### The request
Rename "floral print blouse" to "patterned blouse" everywhere it occurs in the data below, keeping all other text the same. Omit the pictures from your answer.

[Entries on spatial positioning]
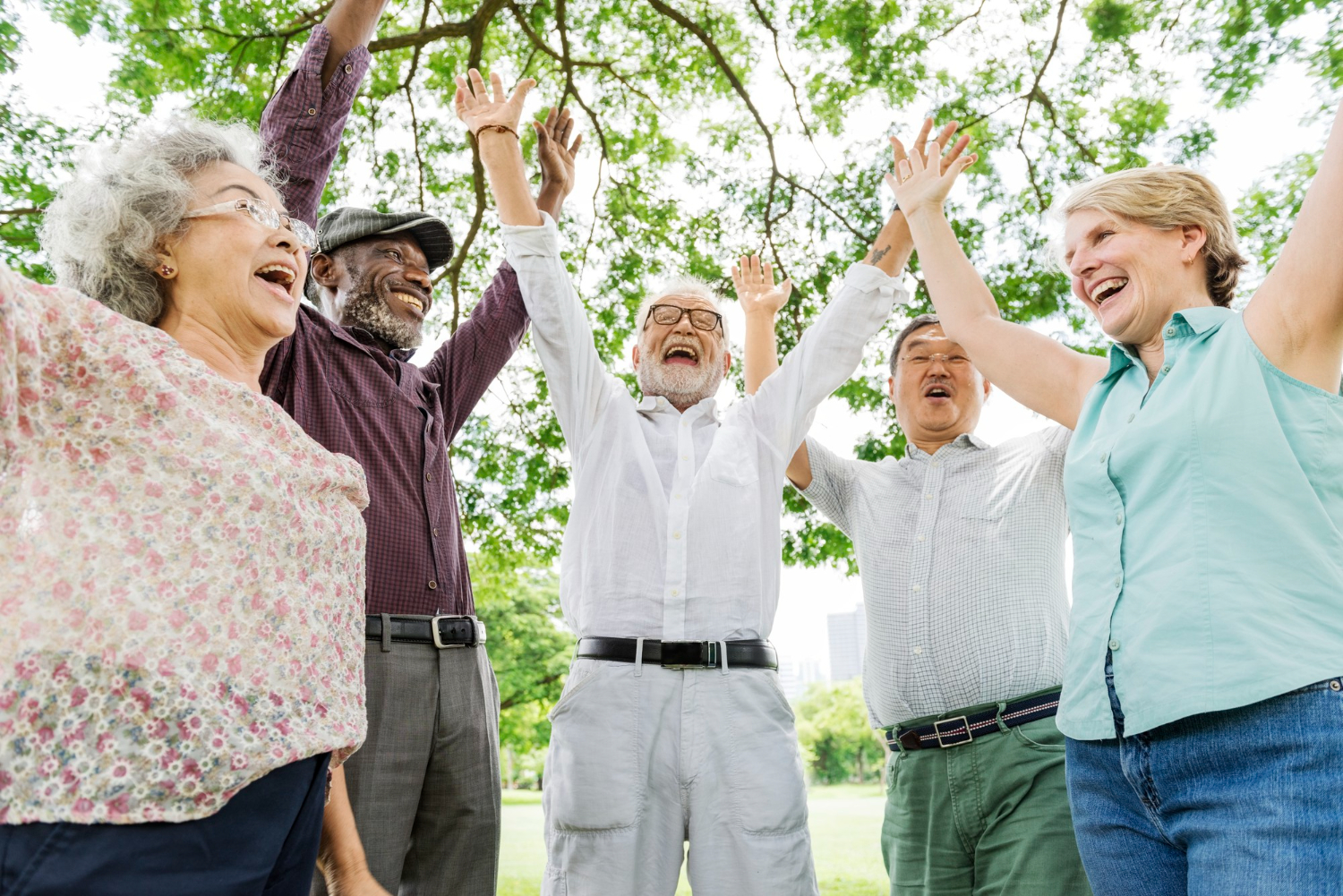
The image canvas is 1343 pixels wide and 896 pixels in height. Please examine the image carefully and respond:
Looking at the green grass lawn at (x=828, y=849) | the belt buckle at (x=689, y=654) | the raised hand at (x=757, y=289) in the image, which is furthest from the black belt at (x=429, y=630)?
the green grass lawn at (x=828, y=849)

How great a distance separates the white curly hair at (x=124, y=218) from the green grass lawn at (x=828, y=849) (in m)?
4.77

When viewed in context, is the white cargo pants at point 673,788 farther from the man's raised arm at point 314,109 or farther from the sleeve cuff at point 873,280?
the man's raised arm at point 314,109

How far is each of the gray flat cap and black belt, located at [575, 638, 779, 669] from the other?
60.5 inches

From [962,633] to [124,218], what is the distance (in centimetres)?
221

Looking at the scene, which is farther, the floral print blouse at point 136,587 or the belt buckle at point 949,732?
the belt buckle at point 949,732

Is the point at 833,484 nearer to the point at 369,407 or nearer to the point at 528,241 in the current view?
the point at 528,241

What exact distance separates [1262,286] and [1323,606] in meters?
0.52

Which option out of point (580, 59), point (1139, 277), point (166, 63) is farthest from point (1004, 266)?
point (166, 63)

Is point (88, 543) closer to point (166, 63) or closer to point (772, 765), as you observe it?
point (772, 765)

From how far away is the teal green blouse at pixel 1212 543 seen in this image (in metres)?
1.37

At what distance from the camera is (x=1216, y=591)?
1.42m

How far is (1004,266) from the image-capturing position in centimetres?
587

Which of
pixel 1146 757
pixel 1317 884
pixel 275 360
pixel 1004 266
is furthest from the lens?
pixel 1004 266

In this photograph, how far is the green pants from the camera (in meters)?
2.29
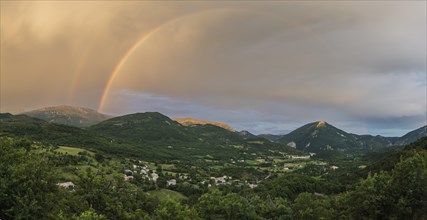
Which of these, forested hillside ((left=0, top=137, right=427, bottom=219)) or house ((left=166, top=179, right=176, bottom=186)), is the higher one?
forested hillside ((left=0, top=137, right=427, bottom=219))

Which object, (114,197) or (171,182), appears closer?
(114,197)

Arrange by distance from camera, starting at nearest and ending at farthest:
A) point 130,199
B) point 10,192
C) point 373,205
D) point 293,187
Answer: point 10,192
point 373,205
point 130,199
point 293,187

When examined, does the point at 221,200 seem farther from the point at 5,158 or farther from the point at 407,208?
the point at 5,158

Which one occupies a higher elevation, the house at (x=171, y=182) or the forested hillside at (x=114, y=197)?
the forested hillside at (x=114, y=197)

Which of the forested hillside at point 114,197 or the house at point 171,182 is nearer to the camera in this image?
the forested hillside at point 114,197

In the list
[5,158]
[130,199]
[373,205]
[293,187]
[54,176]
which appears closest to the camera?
[54,176]

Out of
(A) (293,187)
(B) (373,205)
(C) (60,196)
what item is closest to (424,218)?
(B) (373,205)

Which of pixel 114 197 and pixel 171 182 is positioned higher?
pixel 114 197

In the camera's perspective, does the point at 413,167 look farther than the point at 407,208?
Yes

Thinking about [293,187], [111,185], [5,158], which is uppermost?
[5,158]

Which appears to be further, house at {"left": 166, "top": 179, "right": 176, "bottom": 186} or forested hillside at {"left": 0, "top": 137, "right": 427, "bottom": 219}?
house at {"left": 166, "top": 179, "right": 176, "bottom": 186}

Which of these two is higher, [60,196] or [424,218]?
[60,196]
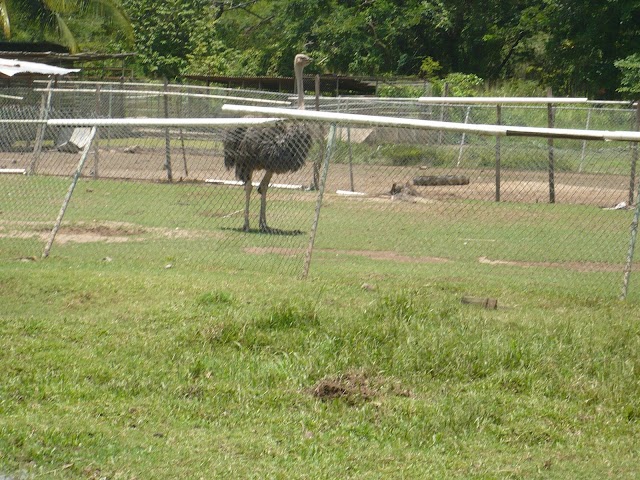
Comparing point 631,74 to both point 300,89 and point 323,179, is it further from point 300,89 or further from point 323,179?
point 323,179

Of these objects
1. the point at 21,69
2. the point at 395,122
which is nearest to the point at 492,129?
the point at 395,122

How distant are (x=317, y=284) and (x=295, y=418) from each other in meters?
3.49

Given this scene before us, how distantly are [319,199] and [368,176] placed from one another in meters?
9.69

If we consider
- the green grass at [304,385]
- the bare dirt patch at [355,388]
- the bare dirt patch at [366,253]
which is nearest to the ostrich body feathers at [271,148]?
the bare dirt patch at [366,253]

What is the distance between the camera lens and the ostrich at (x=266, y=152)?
515 inches

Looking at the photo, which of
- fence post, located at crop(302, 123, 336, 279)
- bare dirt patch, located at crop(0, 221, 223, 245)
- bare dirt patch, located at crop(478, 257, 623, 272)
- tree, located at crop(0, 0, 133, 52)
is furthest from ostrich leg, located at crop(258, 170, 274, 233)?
tree, located at crop(0, 0, 133, 52)

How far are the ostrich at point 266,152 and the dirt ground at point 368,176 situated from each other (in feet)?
11.5

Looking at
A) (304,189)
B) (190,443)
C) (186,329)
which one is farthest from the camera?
(304,189)

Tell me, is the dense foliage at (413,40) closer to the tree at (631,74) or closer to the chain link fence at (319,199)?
the tree at (631,74)

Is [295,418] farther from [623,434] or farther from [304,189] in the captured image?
[304,189]

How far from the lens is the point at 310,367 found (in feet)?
20.9

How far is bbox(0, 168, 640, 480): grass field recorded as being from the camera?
5.18 m

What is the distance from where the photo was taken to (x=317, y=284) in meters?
9.13

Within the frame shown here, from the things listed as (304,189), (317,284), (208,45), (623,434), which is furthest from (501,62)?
(623,434)
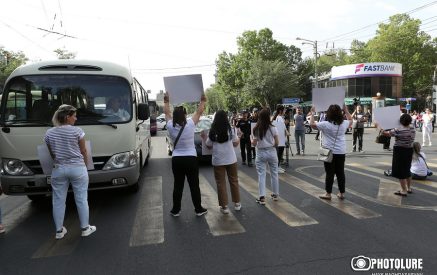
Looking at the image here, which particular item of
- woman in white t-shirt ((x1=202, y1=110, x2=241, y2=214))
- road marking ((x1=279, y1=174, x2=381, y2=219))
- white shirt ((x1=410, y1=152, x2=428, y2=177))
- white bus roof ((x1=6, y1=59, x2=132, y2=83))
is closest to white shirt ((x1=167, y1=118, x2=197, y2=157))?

### Solution
The image canvas is 1343 pixels wide and 896 pixels in height. Please examine the image carefully and respond:
Looking at the green grass lawn at (x=828, y=849) | the belt buckle at (x=689, y=654) | the raised hand at (x=757, y=289) in the image, which is furthest from the black belt at (x=429, y=630)?
the green grass lawn at (x=828, y=849)

How great a distance separates the white curly hair at (x=124, y=218) from the green grass lawn at (x=828, y=849) (in m)?
4.77

When viewed in context, is the white cargo pants at point 673,788 farther from the man's raised arm at point 314,109 or farther from the sleeve cuff at point 873,280?
the man's raised arm at point 314,109

How far is each of the gray flat cap and black belt, located at [575, 638, 779, 669] from the other?
60.5 inches

From [962,633] to [124,218], what is the distance (in centimetres)?
221

Looking at the scene, which is farther, the patterned blouse at point 136,587 or the belt buckle at point 949,732?
the belt buckle at point 949,732

Is the point at 833,484 nearer to the point at 369,407 or nearer to the point at 528,241 in the current view?
the point at 528,241

What exact distance separates [1262,286] and [1323,606] in meters?
0.52

Which option out of point (580, 59), point (1139, 277), point (166, 63) is farthest from point (1004, 266)?
point (166, 63)

Is point (88, 543) closer to point (166, 63) or closer to point (772, 765), as you observe it?
point (772, 765)

From how far away is the teal green blouse at pixel 1212 543 seen in this image (in metres)?
1.37

At what distance from the camera is (x=1216, y=591)?
1.42m

How far is (1004,266) from the image-capturing position in centimetres?
587

Which of
pixel 1146 757
pixel 1317 884
pixel 275 360
pixel 1004 266
is furthest from the lens?
pixel 1004 266

In this photograph, how far is the green pants from the camera (in meters)?
2.29
Which of these, forested hillside ((left=0, top=137, right=427, bottom=219)) or house ((left=166, top=179, right=176, bottom=186)), is the higher one?
forested hillside ((left=0, top=137, right=427, bottom=219))

Which object, (114,197) or (171,182), appears closer?
(114,197)

Arrange by distance from camera, starting at nearest and ending at farthest:
A) point 130,199
B) point 10,192
C) point 373,205
D) point 293,187
Answer: point 10,192
point 373,205
point 130,199
point 293,187

When examined, does the point at 221,200 seem farther from the point at 5,158 or farther from the point at 407,208?
the point at 5,158

Which one occupies a higher elevation, the house at (x=171, y=182) or the forested hillside at (x=114, y=197)?
the forested hillside at (x=114, y=197)

Which of the forested hillside at point 114,197 or the house at point 171,182 is nearer to the camera in this image?
the forested hillside at point 114,197

In the list
[5,158]
[130,199]
[373,205]
[293,187]
[54,176]
which appears closest to the camera?
[54,176]

Out of
(A) (293,187)
(B) (373,205)
(C) (60,196)
what item is closest to (424,218)?
(B) (373,205)

Which of pixel 114 197 and pixel 171 182 is positioned higher?
pixel 114 197

In the camera's perspective, does the point at 413,167 look farther than the point at 407,208?
Yes

Thinking about [293,187], [111,185], [5,158], which is uppermost?
[5,158]

Which appears to be further, house at {"left": 166, "top": 179, "right": 176, "bottom": 186} or forested hillside at {"left": 0, "top": 137, "right": 427, "bottom": 219}?
house at {"left": 166, "top": 179, "right": 176, "bottom": 186}

Which of these two is higher, [60,196] or [424,218]?
[60,196]
Comparing point 631,74 to both point 300,89 and point 323,179, is it further from point 300,89 or further from point 323,179?
point 323,179

Of these objects
1. the point at 21,69
2. the point at 395,122
which is nearest to the point at 492,129?
the point at 395,122

How distant are (x=317, y=284) and (x=295, y=418) from each other in meters?
3.49

Given this scene before us, how distantly are [319,199] and [368,176] placed from one another in meters?
9.69

If we consider
- the green grass at [304,385]
- the bare dirt patch at [355,388]
- the bare dirt patch at [366,253]
which is nearest to the ostrich body feathers at [271,148]?
the bare dirt patch at [366,253]

What is the distance between the camera lens and the ostrich at (x=266, y=152)?
515 inches

Looking at the photo, which of
- fence post, located at crop(302, 123, 336, 279)
- bare dirt patch, located at crop(0, 221, 223, 245)
- bare dirt patch, located at crop(478, 257, 623, 272)
- tree, located at crop(0, 0, 133, 52)
is furthest from ostrich leg, located at crop(258, 170, 274, 233)?
tree, located at crop(0, 0, 133, 52)

How far are the ostrich at point 266,152 and the dirt ground at point 368,176 situated from each other (in feet)?
11.5

Looking at
A) (304,189)
B) (190,443)
C) (186,329)
which one is farthest from the camera?
(304,189)

Tell me, is the dense foliage at (413,40) closer to the tree at (631,74) or closer to the chain link fence at (319,199)?
the tree at (631,74)

Is [295,418] farther from [623,434] or farther from [304,189] in the captured image?
[304,189]

How far from the lens is the point at 310,367 found (in feet)?
20.9

How far is bbox(0, 168, 640, 480): grass field recorded as being from the camera?
5.18 m

What is the distance from where the photo was taken to (x=317, y=284) in meters?
9.13

Within the frame shown here, from the things listed as (304,189), (317,284), (208,45), (623,434), which is furthest from (501,62)?
(623,434)
Looking at the image here, which particular item of
- woman in white t-shirt ((x1=202, y1=110, x2=241, y2=214))
- road marking ((x1=279, y1=174, x2=381, y2=219))
- white shirt ((x1=410, y1=152, x2=428, y2=177))
- white bus roof ((x1=6, y1=59, x2=132, y2=83))
is closest to white shirt ((x1=167, y1=118, x2=197, y2=157))?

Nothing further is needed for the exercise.